Kommentar Braunkohlepolitik Linkspartei: Macht als einziges Argument
Stimmt die Linke einem neuen Braunkohletagebau in Brandenburg zu, ignoriert sie ihr eigenes Programm. Und macht sich unglaubwürdig.
W as die Linkspartei in Brandenburg zu ihrem Plan bewegt, am Dienstag für einen neuen riesigen Braunkohletagebau zu stimmen, ist rational nicht zu erklären. Zunächst argumentierte der Wirtschaftsminister, die landschaftzerstörende und klimaschädliche Energieform könnte für die Stromversorgung notwendig sein. In einem Bundesland, das 60 Prozent seines Stroms exportiert, war das schon immer eine gewagte Annahme; mittlerweile ist sie auch durch ein Gutachten der Landesregierung selbst widerlegt.

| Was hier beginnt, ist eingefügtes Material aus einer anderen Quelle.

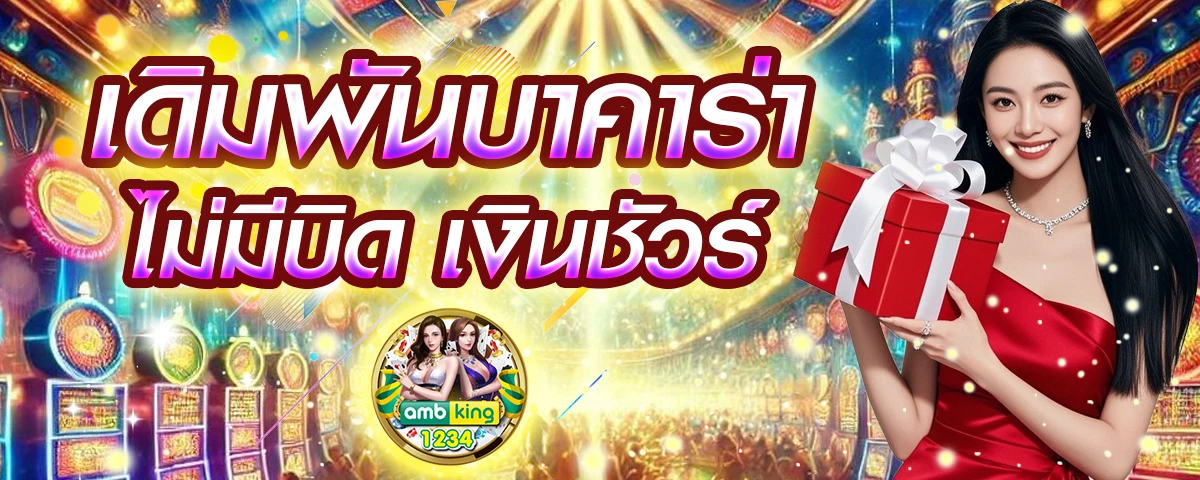 เว็ปสล้อต - แบนเนอร์โปรโมชั่น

Darum argumentiert die Partei nun zum einen, der anstehende Beschluss sei kein Problem, weil er im weiteren Verfahren noch revidiert werden könne. Selbst wenn das stimmen sollte, wäre es eine erstaunliche Strategie, mit der vagen Hoffnung auf spätere Korrekturen durch Verwaltung und Justiz eine erklärtermaßen falsche politische Grundsatzentscheidung zu fällen.
Als zentrale Aussage bleibt damit allein die Behauptung, dass eine Ablehnung des Tagebaus durch die Linke das Ende der rot-roten Koalition in Brandenburg bedeuten würde. Auch hier stellt sich zunächst die Frage, ob das stimmt. Im Koalitionsvertrag ist der neue Tagebau nicht erwähnt. Und auch für die SPD wäre es ein beträchtliches Risiko, angesichts der klaren Mehrheiten gegen die Braunkohle die Regierung wenige Monate vor der Landtagswahl wegen dieser Frage platzen zu lassen.
Doch auch wenn sie das tatsächlich tun würde, wäre eine Zustimmung der Linken zum Tagebau ein großer Fehler. Eine Partei, die ihr eigenes Programm komplett ignoriert, wenn das dem Machterhalt dient, braucht kein Mensch. Die Glaubwürdigkeit der Politik insgesamt würde Schaden nehmen. Und die Glaubwürdigkeit der Linkspartei wäre schwer erschüttert – weit über Brandenburg hinaus.